--- Begin Raw records ---
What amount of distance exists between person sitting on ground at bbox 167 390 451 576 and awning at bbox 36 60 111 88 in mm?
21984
--- End Raw records ---
--- Begin Raw records ---
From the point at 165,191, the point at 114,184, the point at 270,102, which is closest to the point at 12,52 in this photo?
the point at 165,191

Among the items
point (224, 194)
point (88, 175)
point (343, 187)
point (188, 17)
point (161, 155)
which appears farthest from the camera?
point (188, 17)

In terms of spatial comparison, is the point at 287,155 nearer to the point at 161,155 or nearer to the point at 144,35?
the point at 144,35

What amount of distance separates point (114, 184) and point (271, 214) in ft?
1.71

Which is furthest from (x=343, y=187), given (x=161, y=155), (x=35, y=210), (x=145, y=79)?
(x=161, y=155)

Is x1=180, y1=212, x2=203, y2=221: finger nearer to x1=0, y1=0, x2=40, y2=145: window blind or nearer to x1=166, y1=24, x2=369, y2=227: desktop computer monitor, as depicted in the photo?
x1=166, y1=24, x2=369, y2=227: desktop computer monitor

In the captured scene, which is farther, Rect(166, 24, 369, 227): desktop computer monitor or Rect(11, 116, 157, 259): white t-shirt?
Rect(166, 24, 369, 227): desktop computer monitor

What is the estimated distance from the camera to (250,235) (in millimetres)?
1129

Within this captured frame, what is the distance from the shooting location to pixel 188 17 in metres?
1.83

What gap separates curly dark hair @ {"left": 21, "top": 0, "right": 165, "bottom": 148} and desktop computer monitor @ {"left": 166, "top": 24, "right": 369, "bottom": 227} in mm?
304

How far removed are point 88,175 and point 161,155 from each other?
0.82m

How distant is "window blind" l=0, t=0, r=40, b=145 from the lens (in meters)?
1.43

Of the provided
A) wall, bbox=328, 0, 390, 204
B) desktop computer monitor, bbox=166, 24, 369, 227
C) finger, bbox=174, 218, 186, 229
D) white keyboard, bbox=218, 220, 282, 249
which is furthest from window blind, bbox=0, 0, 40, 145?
--- End Raw records ---
What to produce: Retype the listing from the line containing "What is the estimated" through the line containing "which is furthest from window", reproducing each line verbatim.

Expected output:
What is the estimated distance from the camera to (250,235) (in millimetres)?
1129

Within this captured frame, what is the distance from the shooting location to pixel 188 17 in metres?
1.83

What gap separates curly dark hair @ {"left": 21, "top": 0, "right": 165, "bottom": 148} and desktop computer monitor @ {"left": 166, "top": 24, "right": 369, "bottom": 227} in mm?
304

How far removed are point 88,175 and point 161,155 from each other?
0.82m

How distant is "window blind" l=0, t=0, r=40, b=145 from the lens (in meters)?
1.43

Of the provided
A) wall, bbox=328, 0, 390, 204
B) desktop computer monitor, bbox=166, 24, 369, 227
C) finger, bbox=174, 218, 186, 229
D) white keyboard, bbox=218, 220, 282, 249
which is furthest from window blind, bbox=0, 0, 40, 145?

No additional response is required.